Could you restate all of the records exactly, leaving out the pictures?

=== EXERCISE DATA ===

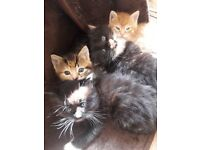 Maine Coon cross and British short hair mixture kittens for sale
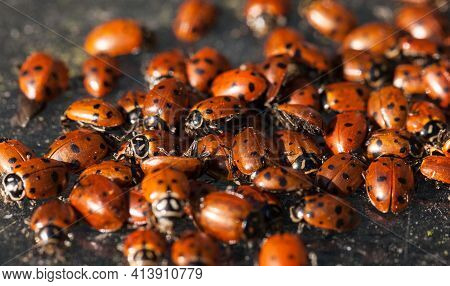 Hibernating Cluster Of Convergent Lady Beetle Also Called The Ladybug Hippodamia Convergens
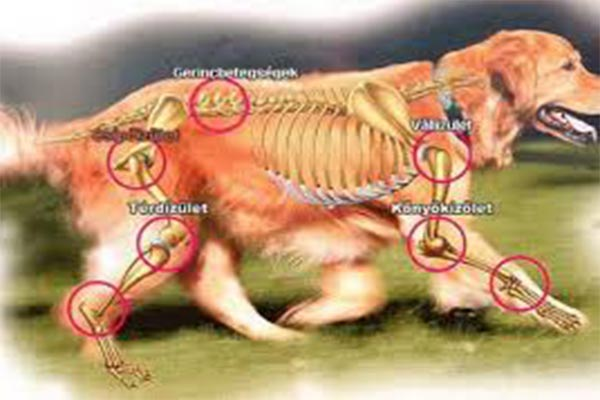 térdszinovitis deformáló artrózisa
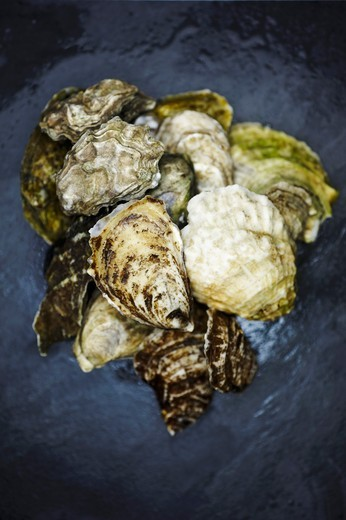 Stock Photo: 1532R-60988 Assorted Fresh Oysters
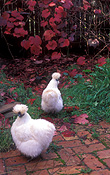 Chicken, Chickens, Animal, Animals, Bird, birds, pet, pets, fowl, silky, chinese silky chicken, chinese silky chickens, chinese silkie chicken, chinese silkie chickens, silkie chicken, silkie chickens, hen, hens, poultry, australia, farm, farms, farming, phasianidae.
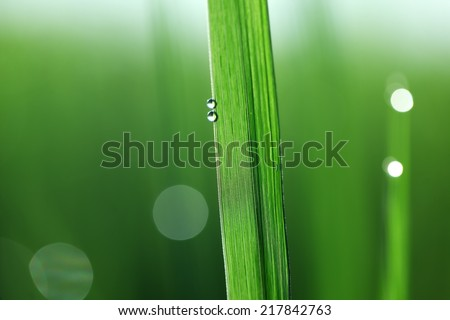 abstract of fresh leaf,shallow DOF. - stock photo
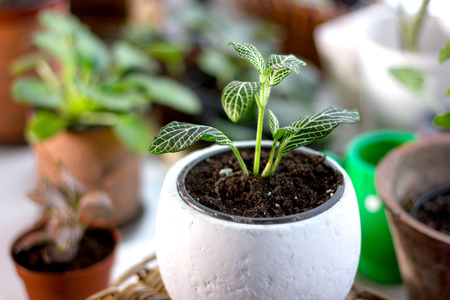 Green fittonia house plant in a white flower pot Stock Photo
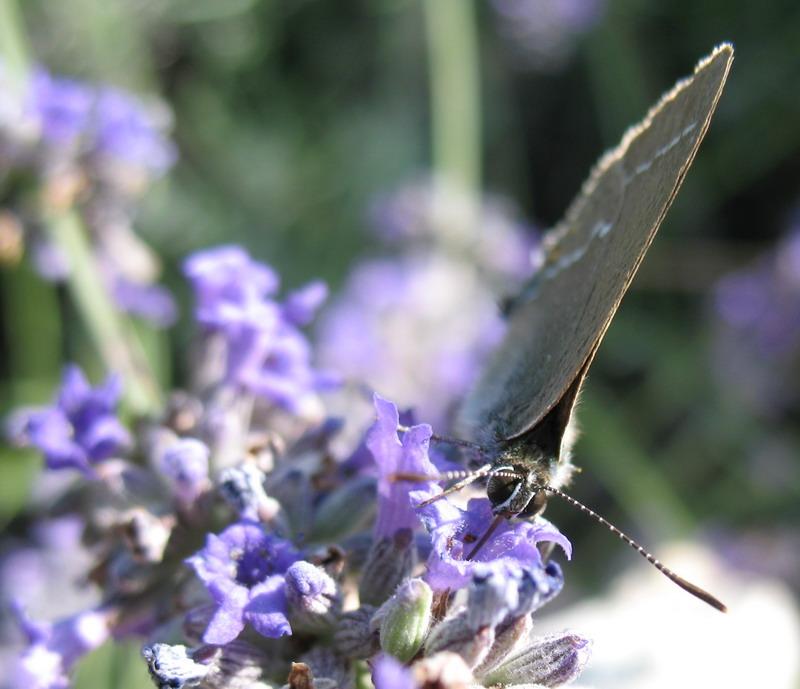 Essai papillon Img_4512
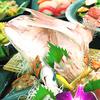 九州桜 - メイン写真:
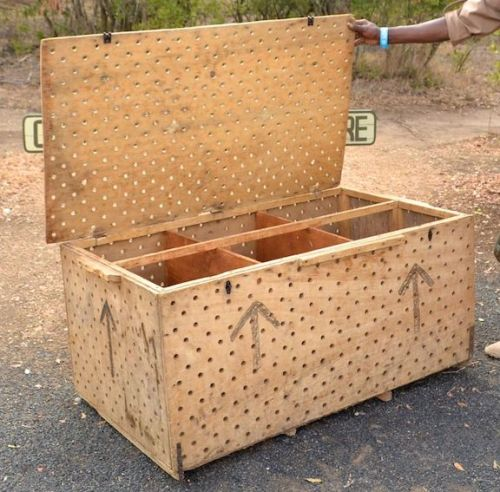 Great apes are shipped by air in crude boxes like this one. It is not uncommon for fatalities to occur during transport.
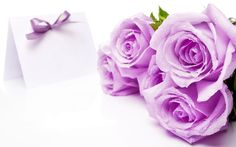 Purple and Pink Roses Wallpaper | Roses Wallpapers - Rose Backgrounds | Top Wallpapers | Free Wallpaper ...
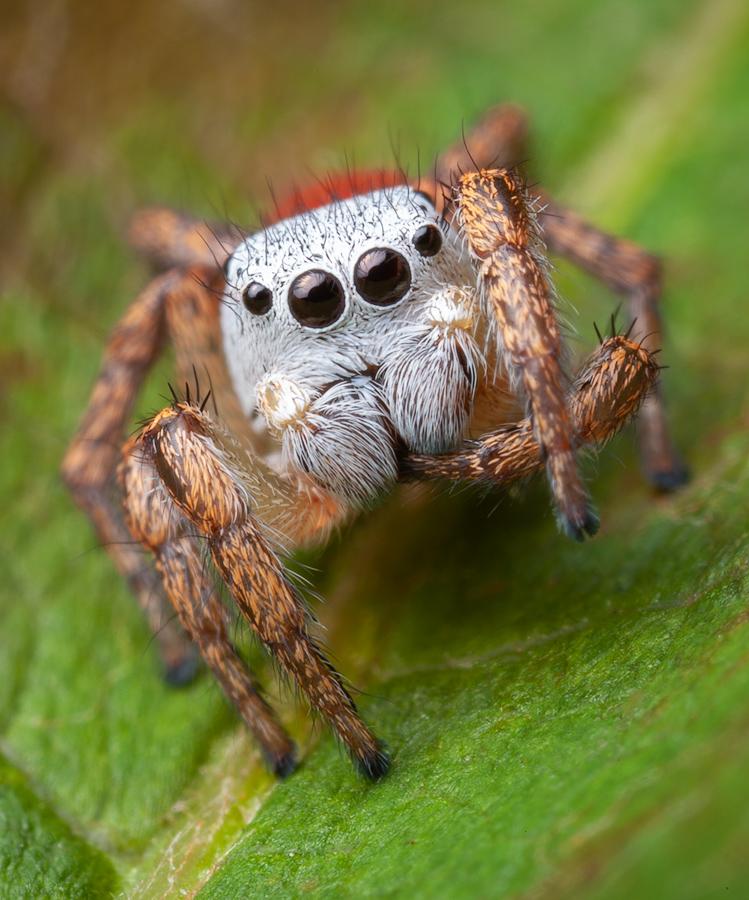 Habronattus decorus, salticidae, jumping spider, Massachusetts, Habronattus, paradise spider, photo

===

• RESPONSE:
 Maine Coon cross and British short hair mixture kittens for sale
 Hibernating Cluster Of Convergent Lady Beetle Also Called The Ladybug Hippodamia Convergens
 térdszinovitis deformáló artrózisa
 Stock Photo: 1532R-60988 Assorted Fresh Oysters
 Chicken, Chickens, Animal, Animals, Bird, birds, pet, pets, fowl, silky, chinese silky chicken, chinese silky chickens, chinese silkie chicken, chinese silkie chickens, silkie chicken, silkie chickens, hen, hens, poultry, australia, farm, farms, farming, phasianidae.
 abstract of fresh leaf,shallow DOF. - stock photo
 Green fittonia house plant in a white flower pot Stock Photo
 Essai papillon Img_4512
 九州桜 - メイン写真:
 Great apes are shipped by air in crude boxes like this one. It is not uncommon for fatalities to occur during transport.
 Purple and Pink Roses Wallpaper | Roses Wallpapers - Rose Backgrounds | Top Wallpapers | Free Wallpaper ...
 Habronattus decorus, salticidae, jumping spider, Massachusetts, Habronattus, paradise spider, photo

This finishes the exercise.